Some current residents have reported an increase in crime in the neighborhood, partly due to escalating vandalism and other incidents in Lucchesi Park.
“The park isn’t safe after dark,” said Kirk Massey, 51, who has lived off and on in a family home on East Madison Street since 1966. “But when I was growing up, the whole area was safe. Nobody locked their doors and no graffiti was to be found.”
Massey enjoyed the free, open feeling of the Petaluma of his youth.
“Petaluma had the small-town atmosphere of a dairy town, and a lot of open space. Lucchesi Park hadn’t been built, so that area was like a play land for me and my friends.
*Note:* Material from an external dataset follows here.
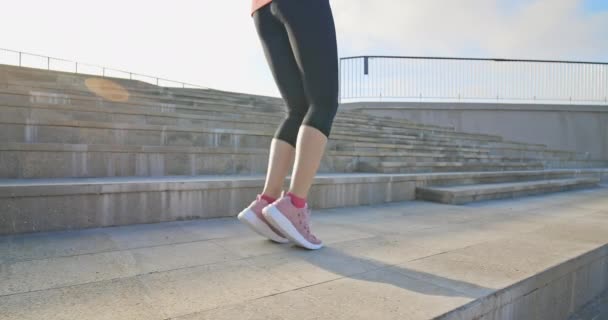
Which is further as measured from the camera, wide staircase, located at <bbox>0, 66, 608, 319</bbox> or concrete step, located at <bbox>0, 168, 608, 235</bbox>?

We would drive motorcycles through the open fields, and had the whole area to ourselves,” he said.
Despite subsequent changes, Massey, like Moore, still likes the neighborhood.
“It’s conveniently located — everything is just a stone’s throw away,” said Massey, who works as an alcohol and drug rehabilitation counselor for Campo Bello Chemical Dependency Recovery Center in Santa Rosa.
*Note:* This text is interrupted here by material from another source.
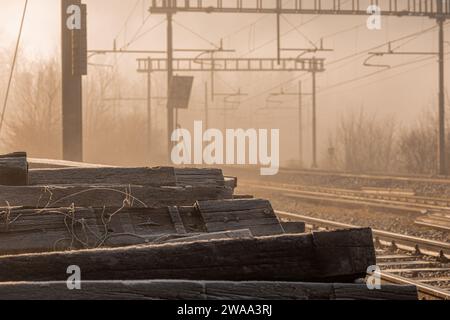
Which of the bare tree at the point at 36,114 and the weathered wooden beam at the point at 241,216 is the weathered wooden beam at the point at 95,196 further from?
the bare tree at the point at 36,114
Martin McKeay, a resident of Joan Drive for nearly the past 20 years, also enjoys the neighborhood’s convenient location and is utilizing the park, in particular, more than ever after retiring from his job last year as a director and teacher of the developmentally disabled for Petaluma Adult School. He picks up at least one piece of trash as he walks his yellow Lab around the park every day.
“After a heavy rain last year, my dog was able to catch a mole that was not able to go very far back into its hole due to the water table. She now sniffs out every golfer hole on our walks, and even points with one leg, as if she is approaching a bird,” he said.
McKeay, 64, particularly enjoys the neighborhood children.
“I invited about 50 of them to one of the Masons’ downtown Christmas parties,” said McKeay, a member of Peta-luma Hamilton Lodge No. 180.
McKeay feels the neighborhood still is very friendly.
“We help each other out, but as Spanish-speaking families have moved into the neighborhood, communication has become very difficult between some of them and the other neighbors,” he said.
Latino families
Spanish-speaking residents have added color and vibrancy to the neighborhood, and to Lucchesi Park, in particular, where many of them participate in the highly competitive soccer matches and on weekends have parties and play music from their native lands.
One of the first Hispanic families to move into the neighborhood — Juan and Ortencia Gonzalez and their five children — lived in several areas of Petaluma before buying a home from a retired couple on Maria Drive in 1992.
While the children progressed through the school system, Ortencia worked for the Petaluma People Services Center and Juan worked for Petaluma Poultry and ran a landscaping business. After years of struggling, the family bought an attractive home in Penngrove in 2002.
“My parents were poor when they came to the United States from Mexico, and my father always dreamed of owning a nice piece of land. He struggled very much, so I’m happy for him,” said Maribel, one of the couple’s daughters.
She said her family enjoyed living on Maria Drive.
“We got along fine with our neighbors there. When they became aware that my father does landscaping, they wanted to hire him,” said Gonzalez, a 2000 graduate of Casa Grande High School who now works as a physical therapist in Petaluma.